As crime rose in the 1970s and middle-class New Yorkers fled to the suburbs, negative images of the city became plentiful in popular culture.  In the aftermath of the fiscal crisis of the mid-1970s, Woody Allen, the most prolific chronicler of New York, offered a harsh assessment in his most commercially successful movie, “Annie Hall” (1977).  In light of the Ford Administration’s rejection of Mayor Abe Beame’s request for a bailout in 1975, Alvy Singer (Woody Allen) tells his friend Rob (Tony Roberts) that the failure of the country to rally around New York is because, “the rest of the country looks upon New York like we're left-wing, communist, Jewish, homosexual pornographers,” adding, “I think of us that way sometimes and I live here.”  Singer later tells Rob, who has now moved to Los Angeles, “You're an actor, Max. You should be doing Shakespeare in the Park. “  Reflecting the rise in crime, Rob tells Alvy, “Oh, I did Shakespeare in the Park, Max.  I got mugged. I was playing Richard the Second and two guys with leather jackets stole my leotard.” Films like “Taxi Driver” (1976) and "Saturday Night Fever"(1977) also showed a metropolis in decline.

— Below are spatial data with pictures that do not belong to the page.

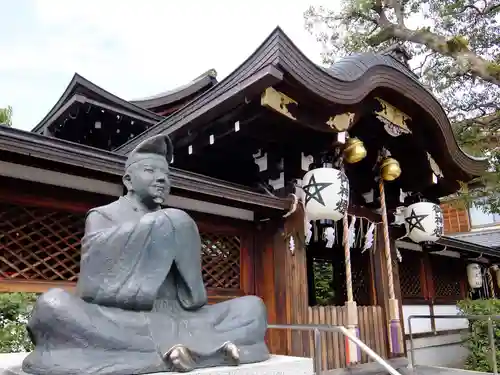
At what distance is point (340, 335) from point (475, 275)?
7.47m

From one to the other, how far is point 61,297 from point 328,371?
432cm

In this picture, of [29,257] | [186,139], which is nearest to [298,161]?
[186,139]

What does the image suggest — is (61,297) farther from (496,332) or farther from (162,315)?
(496,332)

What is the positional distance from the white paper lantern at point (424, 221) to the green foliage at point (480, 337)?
98.0 inches

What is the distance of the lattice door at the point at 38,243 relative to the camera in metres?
4.53

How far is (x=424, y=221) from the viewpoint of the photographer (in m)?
7.39

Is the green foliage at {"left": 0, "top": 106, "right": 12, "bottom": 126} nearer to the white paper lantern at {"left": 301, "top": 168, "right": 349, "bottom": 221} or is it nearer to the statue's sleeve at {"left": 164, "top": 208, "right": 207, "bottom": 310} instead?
the white paper lantern at {"left": 301, "top": 168, "right": 349, "bottom": 221}

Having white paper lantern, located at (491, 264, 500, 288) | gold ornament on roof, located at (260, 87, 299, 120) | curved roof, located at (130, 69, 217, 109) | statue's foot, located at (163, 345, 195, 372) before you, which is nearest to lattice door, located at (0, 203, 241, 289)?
gold ornament on roof, located at (260, 87, 299, 120)

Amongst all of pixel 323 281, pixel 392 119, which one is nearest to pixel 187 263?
pixel 392 119

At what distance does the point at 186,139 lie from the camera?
6082 mm

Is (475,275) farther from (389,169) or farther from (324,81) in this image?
(324,81)

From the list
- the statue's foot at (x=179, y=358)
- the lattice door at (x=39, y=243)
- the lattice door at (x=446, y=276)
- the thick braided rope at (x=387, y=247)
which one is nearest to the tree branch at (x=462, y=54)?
the thick braided rope at (x=387, y=247)

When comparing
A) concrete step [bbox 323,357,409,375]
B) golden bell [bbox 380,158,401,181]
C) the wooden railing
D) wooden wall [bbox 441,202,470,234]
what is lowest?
concrete step [bbox 323,357,409,375]

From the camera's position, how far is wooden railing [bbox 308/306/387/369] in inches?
234
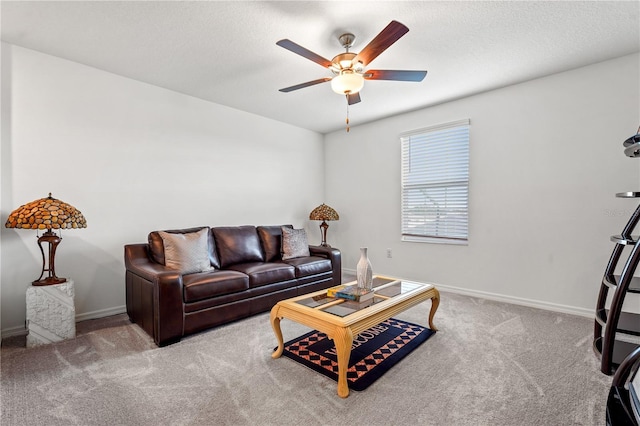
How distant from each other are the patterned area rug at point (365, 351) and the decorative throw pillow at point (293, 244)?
54.1 inches

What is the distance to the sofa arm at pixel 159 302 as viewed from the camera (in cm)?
242

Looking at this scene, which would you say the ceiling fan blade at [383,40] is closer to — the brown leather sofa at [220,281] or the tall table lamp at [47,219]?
the brown leather sofa at [220,281]

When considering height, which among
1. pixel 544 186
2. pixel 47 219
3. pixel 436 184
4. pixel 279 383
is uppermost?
pixel 436 184

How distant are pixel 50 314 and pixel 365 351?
259 cm

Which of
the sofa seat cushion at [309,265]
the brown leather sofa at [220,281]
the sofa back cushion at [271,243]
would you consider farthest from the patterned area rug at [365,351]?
the sofa back cushion at [271,243]

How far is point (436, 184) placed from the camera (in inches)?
165

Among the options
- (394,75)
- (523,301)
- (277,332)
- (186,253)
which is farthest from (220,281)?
(523,301)

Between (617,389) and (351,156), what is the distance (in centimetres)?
460

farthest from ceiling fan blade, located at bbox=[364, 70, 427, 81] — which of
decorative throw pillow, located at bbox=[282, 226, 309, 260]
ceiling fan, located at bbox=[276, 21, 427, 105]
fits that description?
decorative throw pillow, located at bbox=[282, 226, 309, 260]

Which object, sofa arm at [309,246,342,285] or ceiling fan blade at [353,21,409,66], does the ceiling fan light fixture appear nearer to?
ceiling fan blade at [353,21,409,66]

The city endured a another epidemic of bad publicity in the 1980s as racially charged crimes like the Bernard Goetz subway shooting and the infamous Central Park jogger case dominated coverage of New York.   The early “Law and Order” reflected these issues in “ripped from the headlines” fashion while Spike Lee portrayed a New York City bitterly divided along racial and ethnic lines in “Do the Right Thing” (1989).  Oliver Stone even skewered the bright spot of the era, the stock market boom, in "Wall Street" (1987).  See  http://popculturemeetshistory.blogspot.com/2012/01/oliver-stones-wall-street-25-years.html

As the crack cocaine epidemic peaked, murders reached an all-time high in 1990.  Consequently, films and television of the mid-to-late 80s depicted a city where law enforcement was ineffective.  “The Equalizer,” a now-forgotten show that is a forefather of “Person of Interest,” featured Edward Woodward as a former CIA agent who protected people the police couldn’t or wouldn’t protect. In Tim Burton’s original “Batman” (1989), Gotham is a stand-in for a NYC where only a vigilante can rescue the city from the Joker and his violent minions.

With crime falling in the 1990s, pop culture reflected this change.  “Seinfeld” and "Sex and the City” portrayed a Giuliani-era New York that almost seemed like a return to the “Fun City” of the mid-1960s.  In 1999, Spike Lee made “Summer of Sam” which directly contrasted the booming city of the tech bubble with the dysfunction of 1977, when Son of Sam terrorized the citizenry and a blackout precipitated widespread rioting. 

Positive depictions grew throughout the late 1990s and into the 21st century.  The first “Spider Man” (2002) showed the caped crusader fighting minor criminals in a city that looked in far better shape than the Gotham of the late 1980s.  Following the lead of “Seinfeld,” virtually every sitcom aimed at an affluent demographic seemed to take place in the city as “Friends,” “Will and Grace, “ and “Just Shoot Me” showed a safe New York where upscale professionals thrived (though the diversity of the region is virtually absent from these programs.) 

Starting in the early to-mid 1990s, crime in the Big Apple fell precipitously, with murders reaching their lowest levels since the 1960s.  The economy boomed, partly due to the stock and real estate bubbles of the time.  While “Blue Bloods” and “Person and Interest” depict a still-dangerous city, films and television have largely reflected the reality that it is now one of the most prosperous and safest big cities in the country.